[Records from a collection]
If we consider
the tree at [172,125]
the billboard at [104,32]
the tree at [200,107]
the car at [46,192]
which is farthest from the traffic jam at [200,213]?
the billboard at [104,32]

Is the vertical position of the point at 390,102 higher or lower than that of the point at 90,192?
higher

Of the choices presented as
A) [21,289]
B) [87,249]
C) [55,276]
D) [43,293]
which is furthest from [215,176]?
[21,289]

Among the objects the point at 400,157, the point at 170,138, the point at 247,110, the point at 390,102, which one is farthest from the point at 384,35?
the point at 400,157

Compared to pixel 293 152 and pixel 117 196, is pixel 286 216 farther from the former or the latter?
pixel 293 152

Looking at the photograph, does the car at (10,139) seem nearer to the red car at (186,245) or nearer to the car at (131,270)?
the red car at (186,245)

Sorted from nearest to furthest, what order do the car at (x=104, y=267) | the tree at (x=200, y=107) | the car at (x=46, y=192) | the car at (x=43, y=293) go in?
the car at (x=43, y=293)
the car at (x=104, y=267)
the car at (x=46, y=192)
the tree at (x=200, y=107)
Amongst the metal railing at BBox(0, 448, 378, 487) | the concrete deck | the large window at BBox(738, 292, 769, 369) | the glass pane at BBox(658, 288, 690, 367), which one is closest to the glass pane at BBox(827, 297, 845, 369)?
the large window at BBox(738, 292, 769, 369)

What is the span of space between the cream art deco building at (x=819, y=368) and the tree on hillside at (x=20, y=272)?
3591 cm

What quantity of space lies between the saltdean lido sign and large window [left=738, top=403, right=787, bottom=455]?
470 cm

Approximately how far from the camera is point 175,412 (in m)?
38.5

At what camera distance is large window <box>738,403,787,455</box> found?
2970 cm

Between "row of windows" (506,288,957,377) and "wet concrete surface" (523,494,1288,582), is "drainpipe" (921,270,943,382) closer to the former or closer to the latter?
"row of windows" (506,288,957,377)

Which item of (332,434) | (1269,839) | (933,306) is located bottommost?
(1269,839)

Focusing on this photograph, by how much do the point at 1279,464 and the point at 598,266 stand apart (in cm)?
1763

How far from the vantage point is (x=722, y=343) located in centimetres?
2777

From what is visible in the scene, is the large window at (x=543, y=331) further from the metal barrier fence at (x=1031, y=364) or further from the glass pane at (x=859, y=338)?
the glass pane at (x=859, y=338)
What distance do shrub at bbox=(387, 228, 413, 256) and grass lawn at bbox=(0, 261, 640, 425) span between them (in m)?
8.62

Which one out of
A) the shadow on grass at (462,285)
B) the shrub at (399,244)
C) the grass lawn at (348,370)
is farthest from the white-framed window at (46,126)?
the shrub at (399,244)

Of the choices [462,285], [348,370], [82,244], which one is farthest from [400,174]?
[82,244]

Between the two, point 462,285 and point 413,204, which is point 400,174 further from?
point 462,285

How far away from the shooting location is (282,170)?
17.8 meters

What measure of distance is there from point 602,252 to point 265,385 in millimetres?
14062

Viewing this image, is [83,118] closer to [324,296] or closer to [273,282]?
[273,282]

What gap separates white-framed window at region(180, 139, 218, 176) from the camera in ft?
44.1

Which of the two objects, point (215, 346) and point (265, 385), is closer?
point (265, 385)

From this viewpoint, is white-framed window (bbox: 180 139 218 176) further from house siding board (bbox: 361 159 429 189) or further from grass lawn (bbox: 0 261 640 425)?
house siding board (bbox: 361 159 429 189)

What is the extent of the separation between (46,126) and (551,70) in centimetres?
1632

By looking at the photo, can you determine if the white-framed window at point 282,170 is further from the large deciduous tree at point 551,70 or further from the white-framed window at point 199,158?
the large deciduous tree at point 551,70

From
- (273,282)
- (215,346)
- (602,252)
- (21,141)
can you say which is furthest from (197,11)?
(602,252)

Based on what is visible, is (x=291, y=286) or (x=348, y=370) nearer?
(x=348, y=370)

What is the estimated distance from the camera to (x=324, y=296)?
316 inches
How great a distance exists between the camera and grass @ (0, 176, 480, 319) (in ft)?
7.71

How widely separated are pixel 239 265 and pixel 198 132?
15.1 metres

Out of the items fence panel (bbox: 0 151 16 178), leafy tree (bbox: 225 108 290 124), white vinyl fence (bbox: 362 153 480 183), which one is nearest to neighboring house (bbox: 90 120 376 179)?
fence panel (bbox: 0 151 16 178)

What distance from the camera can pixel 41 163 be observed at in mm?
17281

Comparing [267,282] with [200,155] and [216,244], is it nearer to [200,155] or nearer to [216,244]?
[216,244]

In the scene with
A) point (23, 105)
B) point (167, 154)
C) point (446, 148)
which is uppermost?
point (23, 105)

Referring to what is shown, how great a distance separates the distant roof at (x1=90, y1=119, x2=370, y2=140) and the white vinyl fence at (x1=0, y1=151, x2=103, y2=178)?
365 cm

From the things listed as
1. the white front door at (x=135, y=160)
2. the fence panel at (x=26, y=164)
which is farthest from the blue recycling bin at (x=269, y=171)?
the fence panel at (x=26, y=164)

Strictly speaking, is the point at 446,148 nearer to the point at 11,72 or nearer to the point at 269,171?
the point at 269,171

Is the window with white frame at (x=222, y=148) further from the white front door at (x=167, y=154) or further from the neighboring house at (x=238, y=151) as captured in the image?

▶ **WRITTEN PROBLEM**:
Retype all of the items above word for word.

▶ **CORRECT RESULT**:
If we consider
the tree at [172,125]
the billboard at [104,32]
the tree at [200,107]
the car at [46,192]
which is farthest from the traffic jam at [200,213]?
the billboard at [104,32]

Is the vertical position of the point at 390,102 higher or lower than that of the point at 90,192?
higher

Of the choices presented as
A) [21,289]
B) [87,249]
C) [55,276]
D) [43,293]
which is furthest from [215,176]?
[21,289]

Among the objects the point at 400,157, the point at 170,138, the point at 247,110, the point at 390,102, which one is farthest from the point at 384,35?
the point at 400,157

Compared to pixel 293 152 and pixel 117 196, is pixel 286 216 farther from the former or the latter?
pixel 293 152

Looking at the photograph, does the car at (10,139) seem nearer to the red car at (186,245) or nearer to the car at (131,270)?
the red car at (186,245)

Sorted from nearest to furthest, what order do the car at (x=104, y=267) | the tree at (x=200, y=107) | the car at (x=46, y=192) | the car at (x=43, y=293) go in?
the car at (x=43, y=293)
the car at (x=104, y=267)
the car at (x=46, y=192)
the tree at (x=200, y=107)
Amongst the metal railing at BBox(0, 448, 378, 487) | the concrete deck | the large window at BBox(738, 292, 769, 369) | the glass pane at BBox(658, 288, 690, 367), which one is closest to the glass pane at BBox(827, 297, 845, 369)?
the large window at BBox(738, 292, 769, 369)

What is the span of space between the cream art deco building at (x=819, y=368) and the tree on hillside at (x=20, y=272)?
3591 cm

What quantity of space lies between the saltdean lido sign and large window [left=738, top=403, right=787, bottom=455]?
470 cm

Approximately how far from the camera is point 175,412 (in m)?
38.5

At what camera distance is large window <box>738,403,787,455</box> found?
2970 cm

Between "row of windows" (506,288,957,377) and "wet concrete surface" (523,494,1288,582), is "drainpipe" (921,270,943,382) closer to the former or closer to the latter?
"row of windows" (506,288,957,377)

Which item of (332,434) | (1269,839) | (933,306) is located bottommost?
(1269,839)

Focusing on this photograph, by how much do the point at 1279,464 and the point at 598,266 stand apart (in cm)?
1763

How far from the vantage point is (x=722, y=343) located in centimetres?
2777

From what is visible in the scene, is the large window at (x=543, y=331) further from the metal barrier fence at (x=1031, y=364) or further from the glass pane at (x=859, y=338)?
the glass pane at (x=859, y=338)
What distance do shrub at bbox=(387, 228, 413, 256) and grass lawn at bbox=(0, 261, 640, 425) span between them (in m)?
8.62

Which one out of
A) the shadow on grass at (462,285)
B) the shrub at (399,244)
C) the grass lawn at (348,370)
is farthest from the white-framed window at (46,126)?
the shrub at (399,244)

Of the choices [462,285], [348,370], [82,244], which one is farthest from [400,174]?
[82,244]

Between the two, point 462,285 and point 413,204, which is point 400,174 further from?
point 462,285

How far away from the shooting location is (282,170)?
17.8 meters

What measure of distance is there from point 602,252 to point 265,385 in millimetres?
14062

Viewing this image, is [83,118] closer to [324,296] or closer to [273,282]?
[273,282]

What gap separates white-framed window at region(180, 139, 218, 176) from the camera in ft?
44.1

Which of the two objects, point (215, 346) and point (265, 385), is closer?
point (265, 385)

From this viewpoint, is white-framed window (bbox: 180 139 218 176) further from house siding board (bbox: 361 159 429 189) or further from grass lawn (bbox: 0 261 640 425)?
house siding board (bbox: 361 159 429 189)

What is the extent of the separation between (46,126) and (551,70) in centimetres?
1632

By looking at the photo, can you determine if the white-framed window at point 282,170 is further from the large deciduous tree at point 551,70 or further from the white-framed window at point 199,158?
the large deciduous tree at point 551,70

From
- (273,282)
- (215,346)
- (602,252)
- (21,141)
can you say which is furthest from (197,11)?
(602,252)

Based on what is visible, is (x=291, y=286) or (x=348, y=370) nearer?
(x=348, y=370)

What is the estimated distance from the camera to (x=324, y=296)?
316 inches
How great a distance exists between the camera and grass @ (0, 176, 480, 319) (in ft)?
7.71

How widely separated are pixel 239 265 and pixel 198 132?
15.1 metres

Out of the items fence panel (bbox: 0 151 16 178), leafy tree (bbox: 225 108 290 124), white vinyl fence (bbox: 362 153 480 183), which one is nearest to neighboring house (bbox: 90 120 376 179)?
fence panel (bbox: 0 151 16 178)

What distance from the camera can pixel 41 163 be observed at in mm?
17281

Comparing [267,282] with [200,155] and [216,244], is it nearer to [200,155] or nearer to [216,244]?
[216,244]

In the scene with
A) point (23, 105)
B) point (167, 154)
C) point (446, 148)
which is uppermost?
point (23, 105)

Referring to what is shown, how great a distance separates the distant roof at (x1=90, y1=119, x2=370, y2=140) and the white vinyl fence at (x1=0, y1=151, x2=103, y2=178)?
365 cm

From the things listed as
1. the white front door at (x=135, y=160)
2. the fence panel at (x=26, y=164)
which is farthest from the blue recycling bin at (x=269, y=171)?
the fence panel at (x=26, y=164)

Strictly speaking, is the point at 446,148 nearer to the point at 11,72 or nearer to the point at 269,171?
the point at 269,171

Is the window with white frame at (x=222, y=148) further from the white front door at (x=167, y=154) or further from the neighboring house at (x=238, y=151) as captured in the image?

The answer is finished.